6. Reaching out for things that he wants. It's not pointing exactly, but he reaches his arm out and grunts in the direction of a desired object. Examples of desired objects include the living room chandelier, the porch wind chime, trees with leaves, dangerous kitchen appliances with pretty, pretty cords and fun electricity
7. Downward-facing dog. The world is more fun when you look at it upside-down between your legs!
8. Dancing a happy dance. Rather indescribable. The phrase, "Jogging in place" does not sufficiently convey the absolute cuteness of this jig.
9. Lap-sitting. By far the most endearing of the set. World's littlest butt tries to insert itself on parent's lap or next to parent's own, much larger (well, in my case) butt. Execution is not always successful and owner of little butt often ends up tipping over. Almost always happens with a book in tow.

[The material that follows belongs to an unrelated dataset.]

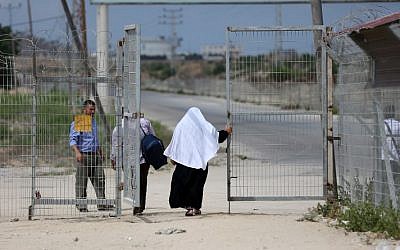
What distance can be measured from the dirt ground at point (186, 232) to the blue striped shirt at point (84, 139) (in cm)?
109

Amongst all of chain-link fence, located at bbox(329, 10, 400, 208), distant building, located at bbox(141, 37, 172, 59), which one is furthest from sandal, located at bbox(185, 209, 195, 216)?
distant building, located at bbox(141, 37, 172, 59)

When the first book is read, little butt retrieves another book and then attempted lap-sitting resumes. Repeat numerous times until all 5,286 books have been read.

Monday, June 27, 2005

Friday, June 24, 2005

Kids are disgusting

Yesterday, after I posted about the mulch-eating, hurling-into-the grass incident, Ashley and I were chatting about how desensitized we are to the nastiness of our respective offspring.

I offer as evidence:

Last night, Kama's over for dinner and we're sitting around the kitchen table eating, and Harrison's in his highchair eating some Morningstar "chicken," and carrots, and some wheat bread, only he's got this cold and cough, so everytime he coughs, he makes this hacking sound and spits out whatever half-chewed up food is in his mouth. Several minutes of this pass and Doug and I just keep on chatting and eating, while this big pile of gooey food on Harrison's bib gets bigger and bigger. Kama is looking pretty repulsed, so I say, "Is that bothering you?" And she says, "I'll just try not to look at it!"

And Doug solves the problem by nudging the pile into the bib pocket.

Thursday, June 23, 2005

Image: Extreme Sports for 1-year olds


Image hosted by Photobucket.com

Ode to the Working Parent

Before I had Harrison, I was deluded into thinking (like all childless people) that I could just fit a baby into my old life. The reality is that the dance of juggling work obligations, parenting, the stress of parenting, and the maintenance of a home and household is unbelievably intricate and complicated and sometimes depressing.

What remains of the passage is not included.